2.    Status bayi ketika lahir
-    Prematuritas
-    APGAR score yang rendah
-    Asfiksia dengan rescucitasi
-    Kelainan CNS atau kerusakan
-    Suhu tubuh dibawah 36,5 C atau diatas 37,5 C
-    Demam pada ibu yang mempresipitasi sepsis neonatal

3.    Kardiovaskular
-    Bradikardi
-    Takikardi pada hipertermia

4.    Gastrointestinal
-    Asupan masakan yang buruk
-    Vomiting atau distensi abdomen
-    Kehilangan berat tubuh yang berarti

5.    Integumen
-    Cyanosis central atau pallor (hipotermia)
-    Kulit kemerahan (hipertermia)
-    Edema pada muka, pundak dan lengan
-    Dingin pada dada dan ekstremitas(hipotermia)
-    Perspiration (hipertermia)

6.    Neorologic
-    Tangisan yang lemah
-    Penurunan reflek dan aktivitas
-    Fluktuasi suhu diatas atau dibawah batas normal sesuai umur dan berat badan

7.    Pulmonary
-    Nasal flaring atau penurunan nafas, iregguler
-    Retraksi dada
-    Ekspirasi grunting
-    Episode apnea atau takipnea (hipertermia)

8.    Renal
-    Oliguria

9.    Study diagnostik
-    Kadar glukosa serum, untuk mengidentifikasi penurunan yang disebabkan energi yang digunakan untuk respon terhadap hirau taacuh atau panas
-    Analisa gas darah, untuk memilih peningkatan karbondoksida dan penurunan kadar oksigen, mengindikasikan resiko acidosis
-    Kadar Blood Urea Nitrogen, peningkatan mengindikasikan kerusakan fungsi ginjal dan potensila oliguri
-    Study elektrolit, untuk mengidentifikasi peningkatan potasium yang bekerjasama dengan kerusakan fungsi ginjal
-    Kultur cairan tubuh, untuk mengidentifikasi adanya infeksi


Diagnosa keperawatan
Dx.1. Suhu tubuh aneh bekerjasama dengan kelahiran abnormal, paparan suhu lingkungan yang hirau taacuh atau panas.

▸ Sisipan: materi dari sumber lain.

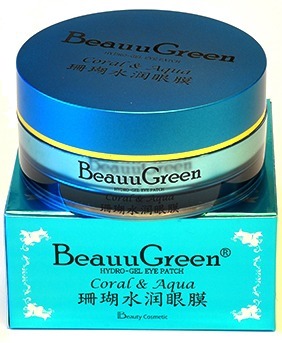 c   BeauuGreen Coral And Aqua Hydrogel Eye Patch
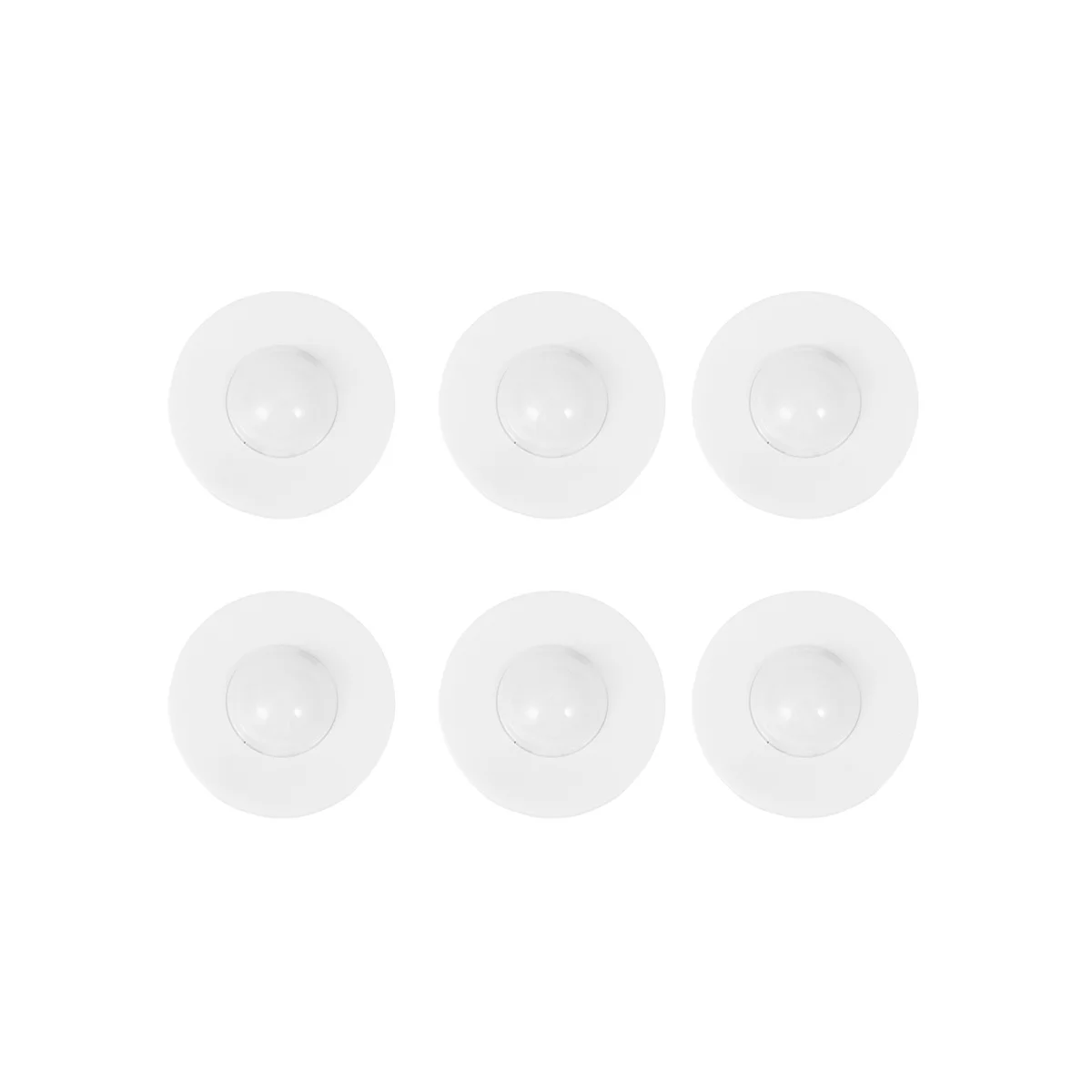 

6pcs Smart Cabinet Light Led Beads Warm White Touch Control Dimming Wireless Lamp For Kitchen Closet Night Light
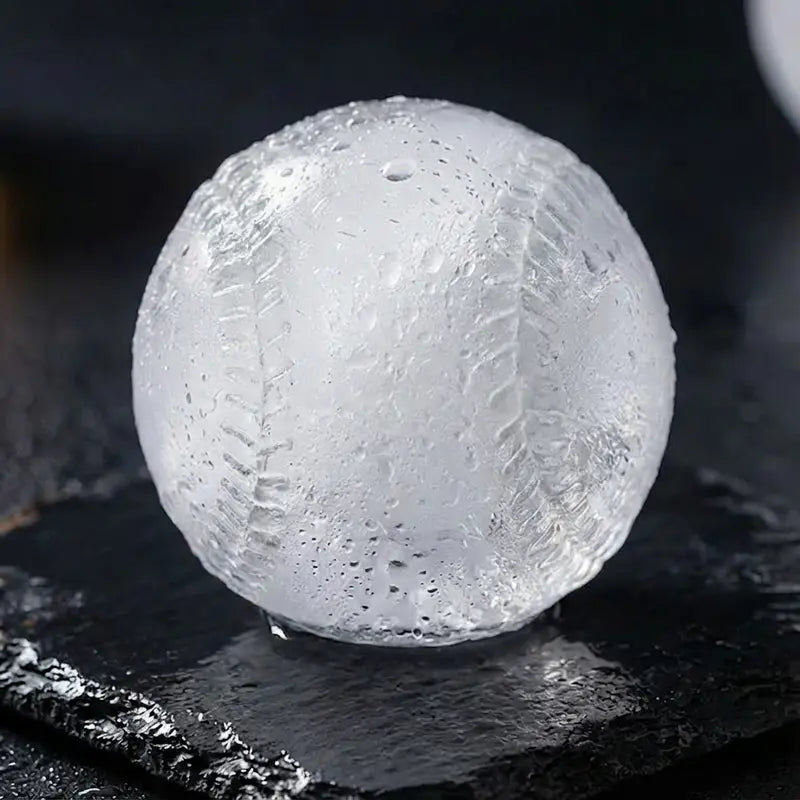 Baseball Ice Cube Mold – 6-Cavity Silicone Ice Ball Maker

Tujuan 1 : Mengidentifikasi bayi dengan resiko atau konkret ketidakstabilan suhu tubuh

Tindakan :
1.    Kaji faktor yang bekerjasama dengan resiko fluktuasi suhu tubuh pada bayi menyerupai prematuritas, sepsis dan infeksi, aspiksia atau hipoksia, stress berat CNS, ketidakseimbangan cairan dan elektrolit, suhu lingkungan yang terlalu panas atau dingin, stress berat lahir dan riwayat penyalahgunaan obat pada ibu
2.    Kaji potensial dan konkret hipotermia atau hipertermia :
-    Monitor suhu tubuh, lakukan pengukuran secara teratur
-    Monitor suhu lingkungan
-    Cegah kondisi yang mengakibatkan kehilangan panas pada bayi menyerupai baju berair atau bayi tidak kering, paparan uadara luar atau pendingin ruangan
-    Cek respiratory rate (takipnea), kedalaman dan polanya
-    Observasi warna kulit
-    Monitor adanya iritabilitas, tremor dan acara seizure
-    Monitor adanya flushing, distress pernafasan, episode apnea, kelembaban kulit, dan kehilangan cairan.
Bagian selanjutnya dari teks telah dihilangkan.